From the results of the current investigation it appears that the native rhizobia of arid regions of the Indian Thar desert belong to both fast- and slow-growing rhizobial species, but also that the legumes may have a particular preference for Sinorhizobium. Indeed, the fast growing sinorhizobia characterized in this study are phylogenetically close to those reported from semi-arid regions of African countries (Sudan, Kenya, Tunisia, Morroco, Senegal).
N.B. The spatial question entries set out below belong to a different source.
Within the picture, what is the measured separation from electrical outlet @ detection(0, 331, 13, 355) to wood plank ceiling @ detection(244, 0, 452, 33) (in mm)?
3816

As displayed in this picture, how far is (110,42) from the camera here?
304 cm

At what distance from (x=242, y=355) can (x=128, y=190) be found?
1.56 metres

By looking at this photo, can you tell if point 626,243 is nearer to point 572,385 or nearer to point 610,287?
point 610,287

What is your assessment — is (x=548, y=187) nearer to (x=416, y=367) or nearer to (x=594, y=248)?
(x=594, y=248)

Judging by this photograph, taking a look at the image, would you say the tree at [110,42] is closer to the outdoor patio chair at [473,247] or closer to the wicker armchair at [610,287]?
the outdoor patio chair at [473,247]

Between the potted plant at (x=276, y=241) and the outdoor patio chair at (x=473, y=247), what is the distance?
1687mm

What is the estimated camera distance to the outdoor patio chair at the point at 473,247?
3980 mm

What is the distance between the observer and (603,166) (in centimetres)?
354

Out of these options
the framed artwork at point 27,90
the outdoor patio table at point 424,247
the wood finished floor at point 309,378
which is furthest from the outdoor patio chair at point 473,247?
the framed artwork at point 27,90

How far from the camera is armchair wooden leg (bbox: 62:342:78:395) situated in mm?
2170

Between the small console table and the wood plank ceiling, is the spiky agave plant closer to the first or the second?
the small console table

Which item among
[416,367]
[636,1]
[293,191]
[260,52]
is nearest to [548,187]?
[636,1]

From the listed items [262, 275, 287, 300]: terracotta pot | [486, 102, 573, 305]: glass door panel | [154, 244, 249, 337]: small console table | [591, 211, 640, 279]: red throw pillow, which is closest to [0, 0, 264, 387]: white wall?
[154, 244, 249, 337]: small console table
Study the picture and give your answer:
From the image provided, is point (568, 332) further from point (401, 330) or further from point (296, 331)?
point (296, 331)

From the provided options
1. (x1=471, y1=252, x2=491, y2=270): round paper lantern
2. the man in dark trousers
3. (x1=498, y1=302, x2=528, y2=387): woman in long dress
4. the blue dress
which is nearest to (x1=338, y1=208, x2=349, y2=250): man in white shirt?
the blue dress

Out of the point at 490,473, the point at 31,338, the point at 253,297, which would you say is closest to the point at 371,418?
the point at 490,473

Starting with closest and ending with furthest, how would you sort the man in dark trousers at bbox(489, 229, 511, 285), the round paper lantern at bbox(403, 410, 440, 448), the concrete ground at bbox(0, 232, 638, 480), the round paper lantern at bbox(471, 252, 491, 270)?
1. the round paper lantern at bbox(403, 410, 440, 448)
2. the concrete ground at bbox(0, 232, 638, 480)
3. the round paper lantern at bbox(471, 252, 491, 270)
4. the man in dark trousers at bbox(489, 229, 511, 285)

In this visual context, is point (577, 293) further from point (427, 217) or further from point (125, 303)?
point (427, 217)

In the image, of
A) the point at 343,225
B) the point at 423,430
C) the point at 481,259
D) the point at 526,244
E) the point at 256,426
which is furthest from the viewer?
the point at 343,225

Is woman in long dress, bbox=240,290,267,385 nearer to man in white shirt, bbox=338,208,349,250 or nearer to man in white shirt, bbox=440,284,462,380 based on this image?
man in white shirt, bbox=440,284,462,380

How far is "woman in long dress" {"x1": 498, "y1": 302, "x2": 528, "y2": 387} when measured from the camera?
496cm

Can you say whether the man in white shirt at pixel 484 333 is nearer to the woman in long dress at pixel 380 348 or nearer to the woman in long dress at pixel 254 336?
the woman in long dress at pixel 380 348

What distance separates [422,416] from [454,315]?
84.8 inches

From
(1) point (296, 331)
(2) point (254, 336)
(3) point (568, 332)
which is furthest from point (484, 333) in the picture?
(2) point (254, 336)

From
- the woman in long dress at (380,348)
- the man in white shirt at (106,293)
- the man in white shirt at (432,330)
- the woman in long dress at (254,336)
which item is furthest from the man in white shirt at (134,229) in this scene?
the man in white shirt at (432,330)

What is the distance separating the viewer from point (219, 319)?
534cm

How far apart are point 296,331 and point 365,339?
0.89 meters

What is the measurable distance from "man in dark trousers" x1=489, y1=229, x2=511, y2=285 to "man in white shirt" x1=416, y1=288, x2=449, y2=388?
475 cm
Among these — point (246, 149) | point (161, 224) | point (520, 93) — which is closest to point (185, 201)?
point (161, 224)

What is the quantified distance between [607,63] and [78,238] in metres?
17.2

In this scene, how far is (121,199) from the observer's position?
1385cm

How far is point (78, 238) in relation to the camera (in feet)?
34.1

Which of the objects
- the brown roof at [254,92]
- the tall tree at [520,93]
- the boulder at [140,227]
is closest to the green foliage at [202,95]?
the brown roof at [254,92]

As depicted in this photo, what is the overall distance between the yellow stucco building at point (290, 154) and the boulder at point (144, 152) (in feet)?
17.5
Interestingly, as with the African sinorhizobia from semi-arid regions, the Thar desert sinorhizobia reported here appear to have evolved to be promiscuous symbionts, as they can nodulate several native legumes (6 species) as well as crop legumes, such as Vigna radiata, V. aconitifolia and V. unguiculata (data not presented here). Our data further suggest that our strains may constitute two to three new species of Sinorhizobium, and possibly also a new species each of Rhizobium and Bradyrhizobium. However a polyphasic approach, including DNA-DNA hybridization and GC% analyses, is needed to confirm this.